-- Start GIVEN PASSAGE --
The Trouble With Marvel

Written by Dirk Deppey
Published June 15, 2003

Having spent the better part of 2002 attempting to browbeat the comic-book industry into doing what it wants, Marvel seems to be taking a different tack this year. ICv2 features a report that The House That Jack Built¹ has turned a tentative about-face on its misguided policy of encouraging overorders in comic-book shops by refusing to reprint unexpectedly popular comic books, a policy that has had retailers furious for some time now. The company has announced that it will consider reprinting the first issue in its new romance comic, Trouble. In addition, the company is working diligently to ensure that at least some copies of its new, Spider-Man-derived prose novel for teenage girls, Mary Jane, makes its way into Direct Market retailers' hands before the book appears in bookstores on July 2nd.

Marvel's engaged in something of a balancing act, here. On the one hand, the company clearly wants to break into the bookstore market, where a wider array of potential readers lies in wait. On the other hand, the company has met with resistance so far; the current king of graphic novels in bookstores, manga publisher TokyoPop, has given Marvel the kind of vicious thrashing the company hasn't seen since it first went head-to-head against DC in the early 1960s. Furthermore, Marvel still depends on the Direct Market for its bread-and-butter sales, and cannot afford to get retailers too angry.
-- End GIVEN PASSAGE --
-- Start DATA ENTRIES --
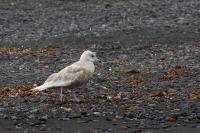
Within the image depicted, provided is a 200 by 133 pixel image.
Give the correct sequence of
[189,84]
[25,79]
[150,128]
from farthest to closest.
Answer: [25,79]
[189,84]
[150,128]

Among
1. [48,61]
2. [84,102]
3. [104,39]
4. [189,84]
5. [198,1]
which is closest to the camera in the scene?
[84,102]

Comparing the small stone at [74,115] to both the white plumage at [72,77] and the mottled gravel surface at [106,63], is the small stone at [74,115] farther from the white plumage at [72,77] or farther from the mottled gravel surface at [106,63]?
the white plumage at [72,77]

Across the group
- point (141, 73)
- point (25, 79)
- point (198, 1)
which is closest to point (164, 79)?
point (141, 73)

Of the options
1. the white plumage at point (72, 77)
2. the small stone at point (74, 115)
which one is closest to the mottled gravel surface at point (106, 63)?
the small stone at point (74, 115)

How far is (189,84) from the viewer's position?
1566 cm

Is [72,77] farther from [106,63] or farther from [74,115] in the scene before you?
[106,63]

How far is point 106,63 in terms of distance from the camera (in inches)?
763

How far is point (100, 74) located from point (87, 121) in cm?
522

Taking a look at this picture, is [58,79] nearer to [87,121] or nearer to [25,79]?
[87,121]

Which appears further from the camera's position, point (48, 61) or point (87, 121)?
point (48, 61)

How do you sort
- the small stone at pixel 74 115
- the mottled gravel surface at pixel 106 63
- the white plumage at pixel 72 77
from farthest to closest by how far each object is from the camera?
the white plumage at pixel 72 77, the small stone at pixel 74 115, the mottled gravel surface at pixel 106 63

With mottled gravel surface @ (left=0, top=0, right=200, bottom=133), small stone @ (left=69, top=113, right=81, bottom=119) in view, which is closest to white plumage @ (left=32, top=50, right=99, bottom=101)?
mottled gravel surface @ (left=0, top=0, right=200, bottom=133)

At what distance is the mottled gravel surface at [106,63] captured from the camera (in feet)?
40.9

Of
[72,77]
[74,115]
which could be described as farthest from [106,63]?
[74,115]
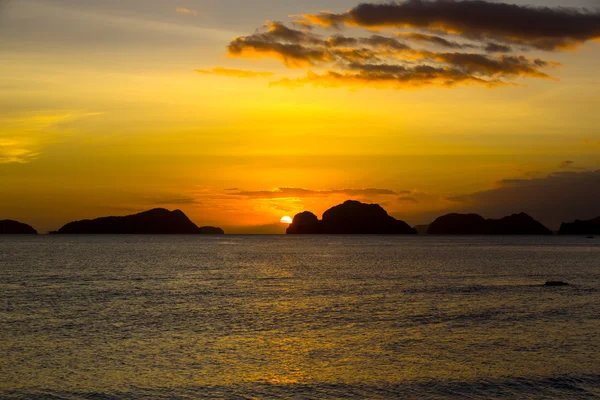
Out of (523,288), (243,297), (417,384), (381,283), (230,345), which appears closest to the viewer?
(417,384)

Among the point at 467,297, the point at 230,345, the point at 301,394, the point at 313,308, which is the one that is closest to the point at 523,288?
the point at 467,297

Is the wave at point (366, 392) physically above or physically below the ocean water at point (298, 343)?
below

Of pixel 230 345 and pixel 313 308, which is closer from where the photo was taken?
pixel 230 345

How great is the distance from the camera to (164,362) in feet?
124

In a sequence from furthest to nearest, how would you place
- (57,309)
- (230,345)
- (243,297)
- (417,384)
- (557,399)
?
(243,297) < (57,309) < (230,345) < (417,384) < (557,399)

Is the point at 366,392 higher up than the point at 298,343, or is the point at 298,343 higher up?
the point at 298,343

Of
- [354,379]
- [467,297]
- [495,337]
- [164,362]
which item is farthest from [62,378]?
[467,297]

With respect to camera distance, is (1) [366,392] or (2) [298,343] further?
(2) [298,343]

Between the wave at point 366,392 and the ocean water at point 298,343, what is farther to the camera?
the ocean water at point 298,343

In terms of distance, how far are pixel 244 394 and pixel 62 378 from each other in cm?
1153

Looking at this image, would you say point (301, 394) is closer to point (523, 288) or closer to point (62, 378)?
-- End DATA ENTRIES --
-- Start DATA ENTRIES --
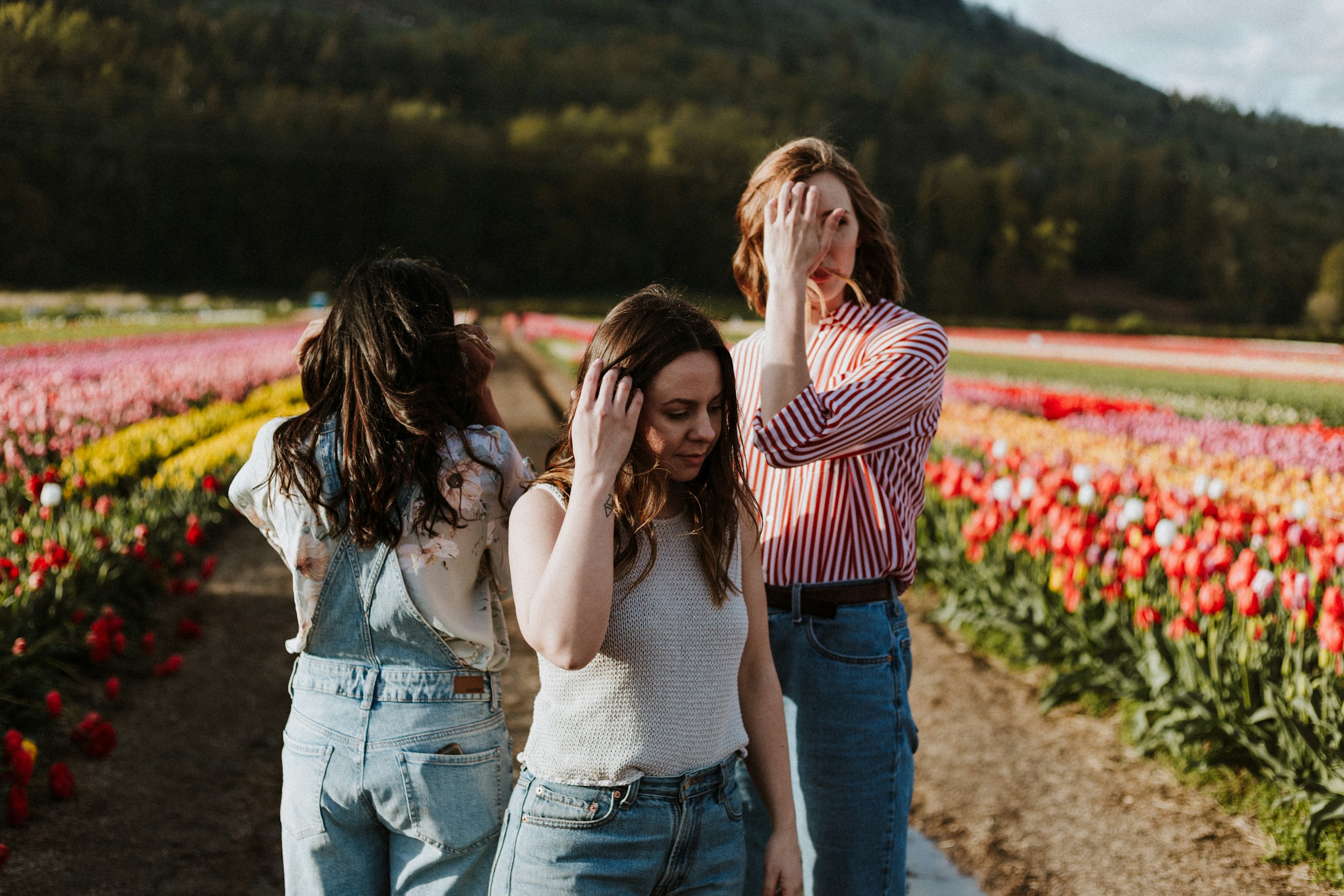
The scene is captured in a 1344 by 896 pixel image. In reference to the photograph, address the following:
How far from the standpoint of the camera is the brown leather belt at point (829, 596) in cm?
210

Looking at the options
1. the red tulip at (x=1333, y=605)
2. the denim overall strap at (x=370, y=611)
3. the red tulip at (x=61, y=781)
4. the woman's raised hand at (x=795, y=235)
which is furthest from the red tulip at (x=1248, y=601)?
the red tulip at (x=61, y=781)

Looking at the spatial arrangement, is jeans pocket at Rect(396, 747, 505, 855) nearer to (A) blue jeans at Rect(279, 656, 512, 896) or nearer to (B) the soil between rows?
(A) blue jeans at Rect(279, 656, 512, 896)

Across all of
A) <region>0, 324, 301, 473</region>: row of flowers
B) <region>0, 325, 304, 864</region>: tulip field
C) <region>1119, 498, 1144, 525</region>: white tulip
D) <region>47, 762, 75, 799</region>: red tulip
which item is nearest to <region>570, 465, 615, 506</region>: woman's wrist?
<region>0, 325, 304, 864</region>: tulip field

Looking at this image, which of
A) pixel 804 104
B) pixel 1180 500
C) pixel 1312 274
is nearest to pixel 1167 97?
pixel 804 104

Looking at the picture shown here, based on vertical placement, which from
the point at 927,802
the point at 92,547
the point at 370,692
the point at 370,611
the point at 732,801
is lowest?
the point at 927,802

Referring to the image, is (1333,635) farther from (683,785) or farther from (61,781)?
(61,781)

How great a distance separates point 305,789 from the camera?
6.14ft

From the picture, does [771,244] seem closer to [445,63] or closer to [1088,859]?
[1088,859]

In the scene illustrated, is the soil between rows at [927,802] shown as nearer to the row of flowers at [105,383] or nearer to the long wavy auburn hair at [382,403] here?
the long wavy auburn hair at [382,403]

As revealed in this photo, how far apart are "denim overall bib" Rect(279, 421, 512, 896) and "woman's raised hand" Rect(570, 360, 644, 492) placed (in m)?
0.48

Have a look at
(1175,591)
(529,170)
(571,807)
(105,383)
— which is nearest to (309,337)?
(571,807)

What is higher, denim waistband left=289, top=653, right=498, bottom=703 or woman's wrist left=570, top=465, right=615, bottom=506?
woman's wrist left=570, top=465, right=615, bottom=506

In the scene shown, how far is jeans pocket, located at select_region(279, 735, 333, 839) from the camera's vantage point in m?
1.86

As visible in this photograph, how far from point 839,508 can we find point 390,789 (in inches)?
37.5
-- End DATA ENTRIES --
**EXERCISE REQUIREMENTS:**
**1)** According to the Marvel article, on what date is the Mary Jane novel due to appear in bookstores?
**2)** Transcribe the Marvel article, starting with "The Trouble With" and going on through "on July 2nd.".

**SOLVED TASKS:**
**1)** July 2nd

**2)**
The Trouble With Marvel

Written by Dirk Deppey
Published June 15, 2003

Having spent the better part of 2002 attempting to browbeat the comic-book industry into doing what it wants, Marvel seems to be taking a different tack this year. ICv2 features a report that The House That Jack Built¹ has turned a tentative about-face on its misguided policy of encouraging overorders in comic-book shops by refusing to reprint unexpectedly popular comic books, a policy that has had retailers furious for some time now. The company has announced that it will consider reprinting the first issue in its new romance comic, Trouble. In addition, the company is working diligently to ensure that at least some copies of its new, Spider-Man-derived prose novel for teenage girls, Mary Jane, makes its way into Direct Market retailers' hands before the book appears in bookstores on July 2nd.